Local Authorities (LAs) have a statutory duty to manage the supply of school places. But a report by the Local Government Association and the Department for Education (LGA/Dfe) in 2012 said LAs could find it difficult to fulfil their legal duty as more schools become academies. The challenges are these:
Ensuring a sufficient future supply of school places
1 Academies are their own admission authorities and are not obliged to expand in order to cater for a growth in the number of children locally.
2 Academies may require incentives to persuade them to accept more pupils. This would be “particularly problematic in view of the more tightly constrained capital budgets”.
3 Although free schools are viewed as one solution, the report found that “the very late notification” of some proposals was “counter-productive” and resulted in much “abortive work”. The report said that free schools were “often more related to the desire to meet parental choice than to ensure the provision of sufficient places at the right time and in the right place for the area”.
4 The process of finding an acceptable solution could be “both time-consuming and inefficient”.
Managing potential over-supply of school places
The ability of LAs to manage the number of school places locally is hampered by Government policy which encourages academy conversion and the establishment of free schools.
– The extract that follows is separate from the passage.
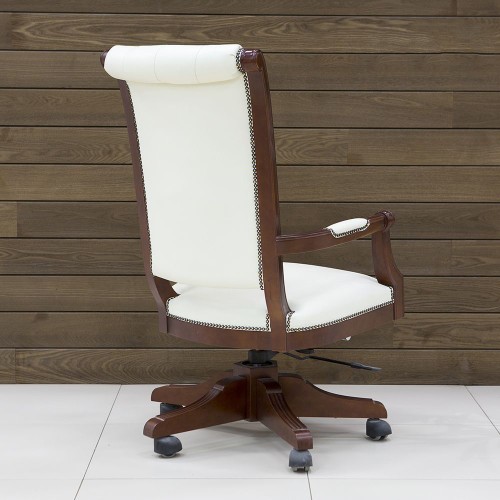 Кресло для руководителя Фаворит ТА5028H (деревянная крестовина)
This is because:
1 Academies can increase their size without consulting with LAs
2 Free schools can open without reference to LAs.
The report described two scenarios:
1 Where a Local Authority must manage the closure of a “poor” school when it becomes unviable because a better-performing school has expanded.
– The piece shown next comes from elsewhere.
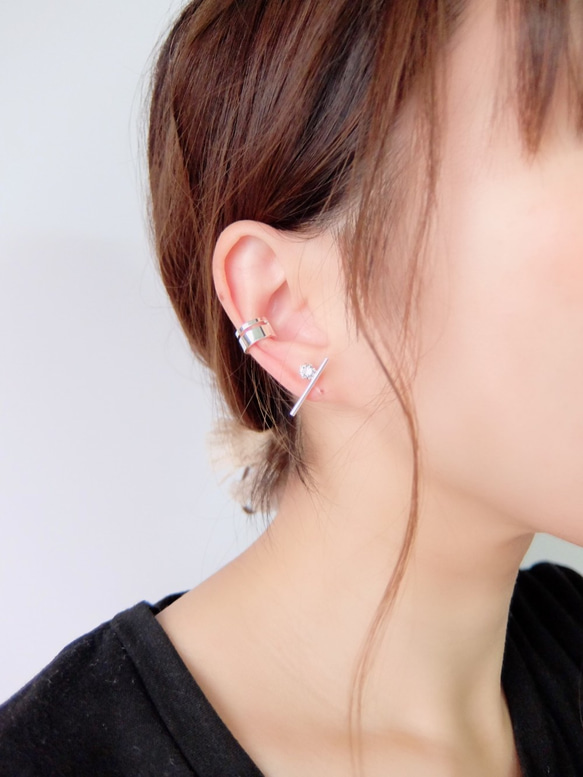 Ear cuff　-silver- 3枚目の画像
2 Where a Local Authority needs to respond to a situation where a well-performing school is put at risk because other schools have expanded.
Scenario One raised these questions:
1 How can LAs manage the smooth and speedy transition of pupils remaining in the “poor” school to places in other schools?
2 How can LAs work effectively with other schools, including academies, to find sufficient places for the displaced pupils especially when academies don’t have to take extra pupils?
3 What authority (LA or Department for Education) is responsible if the school threatened with closure is an academy or free school?
Scenario Two raised this question:
How can LAs deal with the possible closure of a school when this is not in the best interests of pupils or parents? This may happen where:
1 Pupil numbers in the area are static or declining.
2 Most parents send their children to local schools.
3 All local schools are good or better.
4 Where a rise in the number of selective places or in schools with a similar academic emphasis would narrow choice.
Both scenarios raised a further question: how would LAs respond to the possible closure of a school when school numbers are expected to rise in a few years time and the places available in the school threatened with closure would be needed? This is the problem faced by Lincolnshire County Council in February 2013. An Academy Trust wants to close a small rural secondary school and send the children to another of its academies in nearby Grantham. But the Council Leader says Grantham is a “growth area” and will need its secondary school places in 2020 when the extra primary pupils reach secondary school.
The report warned that in the autonomous system envisaged by the Government it would be schools not the LA which would decide “the future pattern of provision”.